Which Oral Rinse Defeats Coronavirus Best?

Molecular iodine oral rinse containing molecular iodine 100 ppm found most effective against coronavirus
dentist office
Boca Raton (Coronavirus Today)

ioTech International announced that testing has recently been completed at the Institute of Antiviral Research at Utah State University comparing the antiviral efficacy of 4 oral rinses, conducted at a Level 3 Biocontainment laboratory by university researchers.

The study details were published in the International Journal of Experimental Dental Science, a peer-reviewed, scientific journal. This study found the routine use of evidence-based, antiviral, preprocedural rinses should provide both patients and dental staff with an additional measure of protection against a uniquely communicable and deadly virus. 

This in vitro laboratory study demonstrated that iodine-based oral rinses have superior antiviral efficacy with no associated cytotoxicity.

The testing compared 2 rinses recommended by the American Dental Association in their interim guidance against Covid-19 (1.5% hydrogen peroxide and 0.2% povidone-iodine). 

A third oral rinse, which earned the American Dental Association Seal of Acceptance (0.12% chlorhexidine gluconate) and a molecular iodine oral rinse being developed by ioTech International were also tested.

The only rinse to demonstrate complete effectiveness against the SARS CoV-2 virus was the molecular iodine oral rinse containing molecular iodine 100 ppm (parts per million). The molecular iodine rinse was completely effective within 30 seconds. 

The other 3 rinses were only partially effective, even after 60 seconds. 

Neither of the iodine rinses (molecular iodine nor povidone iodine) were cytotoxic in the testing. Both the hydrogen peroxide and the chlorhexidine gluconate rinses demonstrated toxicity.

Michelle Mendenhall, Principal Investigator at Utah State University stated in a December 2, 2020 press statement: “The Institute provides evidence-based research exploring the antiviral and virucidal activity of a wide range of compounds. We are pleased to have conducted this study which compares, for the first time, the virucidal efficacy of three oral rinses used in professional dental offices and a newly developed rinse against SARS-CoV-2.”

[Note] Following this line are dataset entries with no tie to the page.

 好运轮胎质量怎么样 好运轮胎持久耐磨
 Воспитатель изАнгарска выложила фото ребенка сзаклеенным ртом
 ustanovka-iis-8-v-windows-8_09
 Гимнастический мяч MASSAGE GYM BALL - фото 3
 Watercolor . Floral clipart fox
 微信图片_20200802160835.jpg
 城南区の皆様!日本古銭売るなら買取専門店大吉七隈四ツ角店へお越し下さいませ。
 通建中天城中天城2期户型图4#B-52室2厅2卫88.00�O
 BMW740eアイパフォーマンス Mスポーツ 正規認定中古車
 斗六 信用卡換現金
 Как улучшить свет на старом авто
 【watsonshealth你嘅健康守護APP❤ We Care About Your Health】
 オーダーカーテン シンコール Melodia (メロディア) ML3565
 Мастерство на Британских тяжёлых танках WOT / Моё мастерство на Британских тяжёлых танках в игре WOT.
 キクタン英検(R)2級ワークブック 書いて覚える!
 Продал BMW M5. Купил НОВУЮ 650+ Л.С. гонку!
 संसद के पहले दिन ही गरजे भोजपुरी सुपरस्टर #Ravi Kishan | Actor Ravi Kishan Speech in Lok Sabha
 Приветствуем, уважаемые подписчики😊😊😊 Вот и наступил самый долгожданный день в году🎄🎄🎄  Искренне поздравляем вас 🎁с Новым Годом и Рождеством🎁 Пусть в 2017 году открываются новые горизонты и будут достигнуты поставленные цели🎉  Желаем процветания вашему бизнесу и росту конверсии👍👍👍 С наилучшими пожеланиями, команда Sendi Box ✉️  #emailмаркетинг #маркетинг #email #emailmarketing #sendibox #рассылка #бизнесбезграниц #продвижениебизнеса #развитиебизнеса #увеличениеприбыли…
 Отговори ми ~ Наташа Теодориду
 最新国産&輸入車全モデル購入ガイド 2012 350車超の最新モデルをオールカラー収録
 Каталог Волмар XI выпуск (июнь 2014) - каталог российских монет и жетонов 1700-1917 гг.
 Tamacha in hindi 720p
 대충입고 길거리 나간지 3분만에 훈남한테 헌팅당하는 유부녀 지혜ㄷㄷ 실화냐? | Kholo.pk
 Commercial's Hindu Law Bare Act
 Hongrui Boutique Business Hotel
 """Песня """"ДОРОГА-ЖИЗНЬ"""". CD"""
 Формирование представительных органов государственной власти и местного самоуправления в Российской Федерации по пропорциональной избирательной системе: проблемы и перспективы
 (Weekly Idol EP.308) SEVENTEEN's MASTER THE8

The oral cavity is a reservoir for a large number of microorganisms including bacteria and viruses. This ecological niche can be a pool for opportunistic and pathogenic microorganisms that can pose a risk for cross-contamination and infection and may even cause systemic infections, said these researchers.

In the USA, in vitro testing on SARS-CoV-2 has only been authorized by the Center for Disease Control and Prevention at a limited number of laboratories rated BioContainment Level 3 or higher. As a result, clinicians are left with well-meaning, but confusing, guidance on the antiviral efficacy of oral rinses against SARS-CoV-2, because no direct testing against the virus had been available, adds this study.

This study was supported and funded by Iotech International, Boca Raton, Florida, USA. For further information, contact ioTech International.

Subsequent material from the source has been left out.